Donald became heavily involved in Chinese politics: by the mid-1930s he was one of Chiang Kai-shek's principal foreign advisers and he forged close bonds with Madame Chiang. Little inside information about Nationalist policy and internal politics passed him by. He was also a close adviser to Manchurian warlord Chang Tso-lin, popularly known as the Old Marshal. After Chang's assassination, in 1928, by the Japanese, Donald cleaned up the Old Marshal's heroin-addicted son, Chang Hsueh-liang. Under Donald's tutelage, the "Young Marshal", as he became known, forged the Nationalist compromise with the Chinese communists in 1936. This, in turn, paved the way for the communist takeover on the mainland.

All this was achieved despite (and, one suspects, partly because of) the fact that even after decades in the country, Donald remained unable to speak or read a word of Chinese. In this respect, he epitomised much of Hong Kong's expatriate commentariat down the decades, many of whom have spent far more time working on their beer guts, towering egos and variously flavoured sex drives than in getting genuinely close to the culture and society they presume to report upon. Less stereotypical, however, was Donald's dislike of Chinese food: he refused to eat a mouthful under any circumstances. Donald died in Shanghai in 1946.

Another Australian scribe who ended up in Hong Kong - after a spell in China - was Graham Jenkins, who established The Star newspaper. The paper was quietly funded in the 70s by two prominent, but not particularly establishment friendly, tycoons, who provided Jenkins (when it suited their purposes) with inside-track tittle-tattle, which made for some incendiary headlines.

Henry Ching was another Australian journalist who left his mark on Hong Kong society. Born in Queensland to a Chinese father and a European mother, Ching edited the South China Morning Post for many years and became a highly respected, if crusty, local figure.

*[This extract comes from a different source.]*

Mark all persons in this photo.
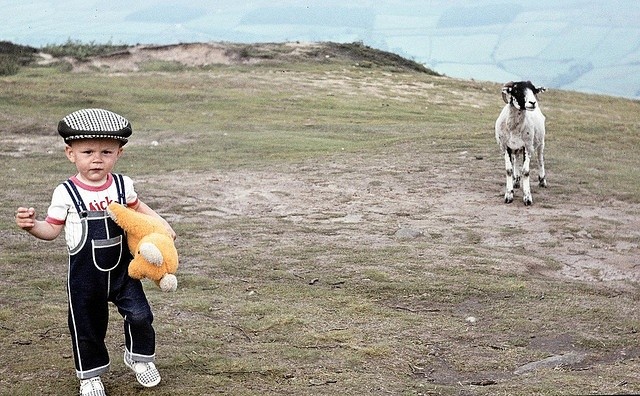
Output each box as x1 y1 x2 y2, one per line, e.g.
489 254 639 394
15 109 162 396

The doyen of Australian expatriate journalists, however, was Richard Hughes. Probably the most legendary of Hong Kong's "legends in their own lunchtimes", Hughes reported a number of international coups, including the unmasking of British traitors Kim Philby and Donald Mclean in the 60s. Caricatured (to his apparent delight) in John Le Carre's Hong Kong-themed spy novel The Honourable Schoolboy, Hughes died in Hong Kong in 1984.